• [About this task] In the article on AI agents, which two companies are said to have doubled down on their early agent pilots?

==== Passage to read ====

Date posted:
December 10, 2025
2025 was supposed to be the year when generative AI grew up.
Back in January, OpenAI cofounder Greg Brockman first heralded “the year of AI Agents”. Ever since then, consulting firms have been falling over themselves to demonstrate how AI can act as a “digital worker”, working tirelessly alongside humans to turbo-boost productivity.
As the year wraps up, it’s time to take stock. Have agents proved their worth?
The promise of agents has been a bit hard to grasp. Software is something we all understand. We click around, we set up a profile, we plug some data, and out pops a nice dashboard. What about an “agent” though? What exactly does it do? How do I interact with it?
Well, in theory, you should be able to instruct an agent in the same way you instruct an intern - it could be via Teams/Slack, email, even phone call. Everything short of tapping it on the shoulder and saying “would you mind just helping me with…”
The magic is typically created by connecting two things. First, you need an AI language model (an LLM, like ChatGPT) so that your plain English instructions can be understood. This should then have access to “Tools”, so that the instructions can be carried out. A tool could be any modern web SaaS, like Excel, Gmail or access to internal info / data. Like an intern, the Agent can then access tools if it needs to, in order to carry out its task. You could instruct it to “Put all my emails into a spreadsheet”, “Set up a meeting with Julie” or “Summarise my customer feedback from last week”.
Yes, these use cases are generic and not exactly transformational. Where things begin to look interesting is looking at business-specific use cases. Where are the gaps in the workflow? What is causing high-value team members to spend hours of their time on a menial admin task? Perhaps it’s a contract addendum that needs to be filled out every week or so with project-specific data, or a reporting pack that needs to be pulled together.
We've entered a world in which the mere mention of AI can split the room. The naysayers claim that humans will always be needed, and trusting an AI with your core business processes is a recipe for disaster. AI “hallucinates”, meaning the unquestioning faith we put into the accuracy of our software is not applicable in this new world.
The bulls can be equally doom-mongering, with AI always one step away from replacing everyone’s job, excepting pro sports stars and few other lucky exceptions.
Conflicting reports amplify the noise. In August, an MIT report became infamous by claiming that 95% of AI pilots by corporates had been unsuccessful. The bulls ignored it, claiming that the pilots had been poorly implemented, and that the study’s data was insufficient anyway.
On the other hand, both Walmart and Citigroup have doubled down on their early agent pilots, having seen significant ROI.
Beneath the surface froth though, a few key trends have emerged.
Despite all the noise, there will be ROI to capture for almost every SME. The winners will be those that take the time to understand the tools, and begin with small, deliberate steps to automate and augment what their teams already do. It might seem that the world is moving fast right now, but those that thrive will treat this as a long game: experimenting, documenting what works, and upskilling their people along the way.
The coming years will sort the talkers from the doers - and the doers will be the ones who quietly figure out how to make AI serve them, one practical use case at a time.

==== Dataset records ====

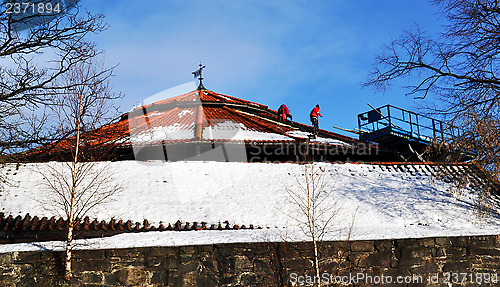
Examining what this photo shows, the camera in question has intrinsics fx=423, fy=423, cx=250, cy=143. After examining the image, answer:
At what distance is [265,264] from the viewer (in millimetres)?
7094

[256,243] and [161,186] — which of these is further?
[161,186]

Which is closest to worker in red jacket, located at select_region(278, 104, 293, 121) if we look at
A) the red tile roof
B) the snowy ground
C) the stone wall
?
the red tile roof

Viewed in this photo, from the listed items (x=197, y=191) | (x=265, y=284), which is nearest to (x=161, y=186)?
(x=197, y=191)

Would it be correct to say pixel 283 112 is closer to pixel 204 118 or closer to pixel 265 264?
pixel 204 118

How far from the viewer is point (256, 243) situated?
23.4ft

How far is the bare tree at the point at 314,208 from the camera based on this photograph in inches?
294

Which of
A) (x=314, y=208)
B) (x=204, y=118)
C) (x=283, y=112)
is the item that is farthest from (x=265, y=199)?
(x=283, y=112)

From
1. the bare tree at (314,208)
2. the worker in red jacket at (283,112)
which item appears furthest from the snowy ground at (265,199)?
the worker in red jacket at (283,112)

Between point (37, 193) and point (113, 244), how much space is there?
4.67m

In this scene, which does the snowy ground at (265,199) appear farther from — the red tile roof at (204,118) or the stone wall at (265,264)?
the red tile roof at (204,118)

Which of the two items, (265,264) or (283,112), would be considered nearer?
(265,264)

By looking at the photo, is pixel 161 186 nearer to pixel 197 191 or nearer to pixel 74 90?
pixel 197 191

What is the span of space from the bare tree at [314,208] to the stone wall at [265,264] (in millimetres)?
301

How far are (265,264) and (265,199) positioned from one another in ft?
13.2
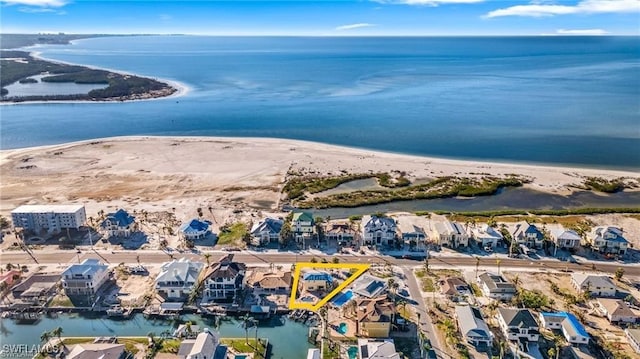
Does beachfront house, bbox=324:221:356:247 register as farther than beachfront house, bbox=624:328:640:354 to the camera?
Yes

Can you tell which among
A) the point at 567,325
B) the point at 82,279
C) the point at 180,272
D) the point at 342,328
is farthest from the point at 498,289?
the point at 82,279

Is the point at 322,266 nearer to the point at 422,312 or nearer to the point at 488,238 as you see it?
the point at 422,312

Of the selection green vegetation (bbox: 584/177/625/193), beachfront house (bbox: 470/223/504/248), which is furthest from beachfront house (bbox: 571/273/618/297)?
green vegetation (bbox: 584/177/625/193)

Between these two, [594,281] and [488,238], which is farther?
[488,238]

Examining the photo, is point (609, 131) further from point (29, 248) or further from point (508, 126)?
point (29, 248)

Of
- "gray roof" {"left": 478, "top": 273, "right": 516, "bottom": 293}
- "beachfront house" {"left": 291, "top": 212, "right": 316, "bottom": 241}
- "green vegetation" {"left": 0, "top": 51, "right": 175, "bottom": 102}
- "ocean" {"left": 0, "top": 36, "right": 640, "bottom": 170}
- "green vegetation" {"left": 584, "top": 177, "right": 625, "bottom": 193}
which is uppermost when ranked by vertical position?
"green vegetation" {"left": 0, "top": 51, "right": 175, "bottom": 102}

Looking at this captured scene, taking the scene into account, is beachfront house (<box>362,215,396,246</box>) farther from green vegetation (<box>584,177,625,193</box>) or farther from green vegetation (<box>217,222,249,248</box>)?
green vegetation (<box>584,177,625,193</box>)

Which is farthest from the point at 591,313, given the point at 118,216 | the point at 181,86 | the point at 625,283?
the point at 181,86
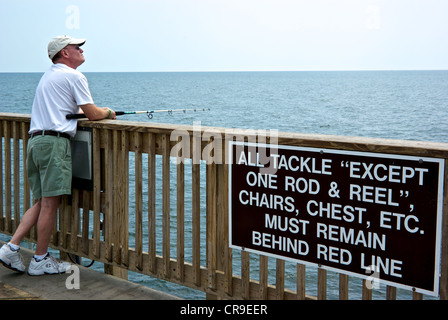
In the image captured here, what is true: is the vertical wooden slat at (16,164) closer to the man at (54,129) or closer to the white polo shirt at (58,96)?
the man at (54,129)

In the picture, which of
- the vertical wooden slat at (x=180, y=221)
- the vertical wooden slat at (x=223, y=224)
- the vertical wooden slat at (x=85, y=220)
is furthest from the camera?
the vertical wooden slat at (x=85, y=220)

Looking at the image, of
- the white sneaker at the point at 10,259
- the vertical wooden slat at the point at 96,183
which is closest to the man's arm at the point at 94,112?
the vertical wooden slat at the point at 96,183

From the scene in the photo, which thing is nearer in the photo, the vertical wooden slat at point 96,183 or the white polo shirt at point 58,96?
the white polo shirt at point 58,96

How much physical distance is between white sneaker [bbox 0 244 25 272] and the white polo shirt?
914 mm

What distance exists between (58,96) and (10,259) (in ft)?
4.16

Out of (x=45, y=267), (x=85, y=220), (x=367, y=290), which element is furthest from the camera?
(x=85, y=220)

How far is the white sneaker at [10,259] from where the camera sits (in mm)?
→ 4383

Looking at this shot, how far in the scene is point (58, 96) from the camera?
4230 mm

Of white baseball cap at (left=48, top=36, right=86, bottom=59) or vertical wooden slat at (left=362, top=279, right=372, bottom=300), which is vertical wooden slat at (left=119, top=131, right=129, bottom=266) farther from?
vertical wooden slat at (left=362, top=279, right=372, bottom=300)

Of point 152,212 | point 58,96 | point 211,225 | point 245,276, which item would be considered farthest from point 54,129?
point 245,276

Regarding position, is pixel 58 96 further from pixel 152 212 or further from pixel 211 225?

====

• [Task solution] Walmart and Citigroup.